Now that the model has been built, let us use it for real time predictions. So when the customer starts visiting the pages one by one, we collect that list and then use it to compute the probability. We do that for every new click that comes in.

So let us start. The prospect just came to your website. There are no significant clicks. Let us compute the probability. The array of values passed has the values for REVIEWS, BOUGHT_TOGETHER, COMPARE_SIMILAR, WARRANTY and SPONSORED_LINKS. So the array is all zeros to begin with

In [36]:
browsing_data = np.array([0,0,0,0,0]).reshape(1, -1)
print("New visitor: propensity :",classifier.predict_proba(browsing_data)[:,1] )


New visitor: propensity : [ 0.03961746]


So the initial probability is 4%. Now, suppose the customer does a comparison of similar products. The array changes to include a 1 for that function. The new probability will be

In [37]:
browsing_data = np.array([0,0,1,0,0]).reshape(1, -1)
print("After checking similar products: propensity :",classifier.predict_proba(browsing_data)[:,1] )


After checking similar products: propensity : [ 0.09898671]

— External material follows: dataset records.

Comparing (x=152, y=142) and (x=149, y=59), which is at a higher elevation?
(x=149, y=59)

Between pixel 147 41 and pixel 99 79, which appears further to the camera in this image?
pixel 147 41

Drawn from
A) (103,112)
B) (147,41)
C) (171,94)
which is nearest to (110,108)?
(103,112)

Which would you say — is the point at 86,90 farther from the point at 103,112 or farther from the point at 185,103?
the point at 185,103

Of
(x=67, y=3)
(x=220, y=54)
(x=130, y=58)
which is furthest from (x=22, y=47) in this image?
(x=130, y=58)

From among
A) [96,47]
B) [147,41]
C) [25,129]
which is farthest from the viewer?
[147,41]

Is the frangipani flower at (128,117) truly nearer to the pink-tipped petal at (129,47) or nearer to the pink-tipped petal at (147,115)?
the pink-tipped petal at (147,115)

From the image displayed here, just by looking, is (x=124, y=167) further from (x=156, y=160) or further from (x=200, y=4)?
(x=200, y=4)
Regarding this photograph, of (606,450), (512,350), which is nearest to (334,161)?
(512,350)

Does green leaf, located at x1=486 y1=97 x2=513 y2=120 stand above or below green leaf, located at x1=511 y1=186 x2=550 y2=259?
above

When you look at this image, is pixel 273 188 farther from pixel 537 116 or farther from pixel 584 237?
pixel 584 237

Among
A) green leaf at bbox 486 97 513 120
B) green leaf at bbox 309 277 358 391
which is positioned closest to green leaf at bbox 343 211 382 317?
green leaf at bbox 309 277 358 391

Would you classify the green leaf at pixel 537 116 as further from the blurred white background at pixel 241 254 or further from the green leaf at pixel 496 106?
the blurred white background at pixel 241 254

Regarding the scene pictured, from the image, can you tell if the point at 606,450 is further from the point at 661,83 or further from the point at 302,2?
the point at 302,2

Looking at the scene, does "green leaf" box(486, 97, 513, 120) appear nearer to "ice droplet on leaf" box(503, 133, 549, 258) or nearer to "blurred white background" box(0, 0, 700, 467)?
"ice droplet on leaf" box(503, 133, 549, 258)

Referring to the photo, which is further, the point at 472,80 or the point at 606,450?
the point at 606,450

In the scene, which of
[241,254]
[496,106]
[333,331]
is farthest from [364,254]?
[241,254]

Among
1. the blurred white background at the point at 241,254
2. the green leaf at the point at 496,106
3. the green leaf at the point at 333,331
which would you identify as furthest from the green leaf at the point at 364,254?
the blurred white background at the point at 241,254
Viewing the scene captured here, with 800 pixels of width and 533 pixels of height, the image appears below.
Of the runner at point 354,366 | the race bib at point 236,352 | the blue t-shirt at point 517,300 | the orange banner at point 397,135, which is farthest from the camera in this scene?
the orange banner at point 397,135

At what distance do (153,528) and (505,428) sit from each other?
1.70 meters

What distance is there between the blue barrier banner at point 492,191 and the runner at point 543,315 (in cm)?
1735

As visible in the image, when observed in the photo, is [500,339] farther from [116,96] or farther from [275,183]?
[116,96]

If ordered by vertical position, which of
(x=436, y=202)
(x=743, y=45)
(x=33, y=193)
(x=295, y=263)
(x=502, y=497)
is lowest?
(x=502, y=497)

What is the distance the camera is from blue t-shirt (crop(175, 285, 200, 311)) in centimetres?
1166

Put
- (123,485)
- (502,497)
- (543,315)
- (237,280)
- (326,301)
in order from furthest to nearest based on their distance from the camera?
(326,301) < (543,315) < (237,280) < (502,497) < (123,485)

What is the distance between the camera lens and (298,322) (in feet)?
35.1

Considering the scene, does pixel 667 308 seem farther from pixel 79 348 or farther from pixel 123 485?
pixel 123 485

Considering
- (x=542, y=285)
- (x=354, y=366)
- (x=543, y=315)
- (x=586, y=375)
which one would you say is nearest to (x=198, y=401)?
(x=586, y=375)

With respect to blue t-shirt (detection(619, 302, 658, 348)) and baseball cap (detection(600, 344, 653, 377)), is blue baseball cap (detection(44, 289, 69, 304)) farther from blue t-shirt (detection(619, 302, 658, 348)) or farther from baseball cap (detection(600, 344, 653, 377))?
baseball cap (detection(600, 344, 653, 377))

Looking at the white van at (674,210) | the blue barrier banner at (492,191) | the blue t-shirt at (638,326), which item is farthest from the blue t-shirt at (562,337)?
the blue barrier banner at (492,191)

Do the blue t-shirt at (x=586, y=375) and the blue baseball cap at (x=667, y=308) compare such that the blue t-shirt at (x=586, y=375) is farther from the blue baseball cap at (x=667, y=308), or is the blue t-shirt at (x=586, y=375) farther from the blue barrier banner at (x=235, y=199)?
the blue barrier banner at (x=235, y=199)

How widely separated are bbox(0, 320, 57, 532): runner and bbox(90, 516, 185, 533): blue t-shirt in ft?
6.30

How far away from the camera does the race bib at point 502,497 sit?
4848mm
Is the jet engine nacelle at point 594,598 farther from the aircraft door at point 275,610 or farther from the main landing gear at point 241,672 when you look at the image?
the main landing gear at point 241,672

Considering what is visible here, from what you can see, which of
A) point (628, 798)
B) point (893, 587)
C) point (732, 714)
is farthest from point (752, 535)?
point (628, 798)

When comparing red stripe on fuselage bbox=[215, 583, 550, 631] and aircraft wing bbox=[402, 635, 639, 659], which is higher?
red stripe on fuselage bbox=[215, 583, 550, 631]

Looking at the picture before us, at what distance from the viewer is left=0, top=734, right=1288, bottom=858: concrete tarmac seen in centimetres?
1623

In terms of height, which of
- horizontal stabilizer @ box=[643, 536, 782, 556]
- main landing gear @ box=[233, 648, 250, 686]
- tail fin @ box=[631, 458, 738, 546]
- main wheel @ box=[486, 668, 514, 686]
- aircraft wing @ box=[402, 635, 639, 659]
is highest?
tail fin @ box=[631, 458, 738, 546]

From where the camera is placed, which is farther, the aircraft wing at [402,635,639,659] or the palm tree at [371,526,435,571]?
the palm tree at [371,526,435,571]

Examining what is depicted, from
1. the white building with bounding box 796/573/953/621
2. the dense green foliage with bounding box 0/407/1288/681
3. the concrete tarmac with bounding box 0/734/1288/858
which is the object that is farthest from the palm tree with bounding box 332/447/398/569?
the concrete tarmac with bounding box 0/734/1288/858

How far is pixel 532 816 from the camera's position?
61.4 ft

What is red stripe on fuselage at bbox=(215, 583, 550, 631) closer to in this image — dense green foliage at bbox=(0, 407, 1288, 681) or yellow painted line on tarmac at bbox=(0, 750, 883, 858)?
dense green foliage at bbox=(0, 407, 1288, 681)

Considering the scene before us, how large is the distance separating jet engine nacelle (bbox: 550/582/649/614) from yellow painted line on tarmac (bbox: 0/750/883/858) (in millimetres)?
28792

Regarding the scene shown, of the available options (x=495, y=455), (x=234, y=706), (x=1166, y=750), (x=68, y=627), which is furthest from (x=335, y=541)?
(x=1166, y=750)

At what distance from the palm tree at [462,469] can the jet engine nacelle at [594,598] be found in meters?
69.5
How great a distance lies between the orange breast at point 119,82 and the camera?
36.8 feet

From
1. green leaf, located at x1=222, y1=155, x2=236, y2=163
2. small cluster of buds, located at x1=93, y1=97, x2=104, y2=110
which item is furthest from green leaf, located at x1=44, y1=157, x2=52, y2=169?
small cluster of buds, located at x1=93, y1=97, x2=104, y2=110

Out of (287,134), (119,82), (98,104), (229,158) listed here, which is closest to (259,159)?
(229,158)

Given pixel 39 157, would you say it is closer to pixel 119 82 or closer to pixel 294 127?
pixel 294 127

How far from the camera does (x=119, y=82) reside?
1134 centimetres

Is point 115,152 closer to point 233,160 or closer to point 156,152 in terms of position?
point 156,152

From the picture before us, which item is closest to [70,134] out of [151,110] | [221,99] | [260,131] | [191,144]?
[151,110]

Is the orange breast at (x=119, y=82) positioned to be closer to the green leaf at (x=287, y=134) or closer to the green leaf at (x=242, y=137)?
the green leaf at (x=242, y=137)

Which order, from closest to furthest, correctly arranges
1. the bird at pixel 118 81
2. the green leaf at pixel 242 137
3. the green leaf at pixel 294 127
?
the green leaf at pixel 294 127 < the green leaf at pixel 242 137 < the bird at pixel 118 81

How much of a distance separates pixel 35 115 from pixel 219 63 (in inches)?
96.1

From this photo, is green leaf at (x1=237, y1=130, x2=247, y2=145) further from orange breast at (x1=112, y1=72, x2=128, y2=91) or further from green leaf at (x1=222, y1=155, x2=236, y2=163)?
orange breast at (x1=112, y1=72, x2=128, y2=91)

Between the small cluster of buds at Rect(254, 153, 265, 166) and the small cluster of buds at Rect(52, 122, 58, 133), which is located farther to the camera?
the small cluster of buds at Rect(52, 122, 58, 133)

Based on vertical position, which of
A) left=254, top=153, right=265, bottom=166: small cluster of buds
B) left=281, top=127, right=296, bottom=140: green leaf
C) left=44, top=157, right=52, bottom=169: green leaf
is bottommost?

It goes up. Next, he checks out reviews.

In [38]:
browsing_data = np.array([1,0,1,0,0]).reshape(1, -1)
print("After checking reviews: propensity :",classifier.predict_proba(browsing_data)[:,1] )


After checking reviews: propensity : [ 0.57538836]


It shoots up to 50+%. You can have a threshold for when you want to offer chat. You can keep checking this probability against that threshold to see if you want to popup a chat window.

This example shows you how you can use predictive analytics in real time to decide whether a prospect has high propensity to convert and offer him a chat with a sales rep/agent.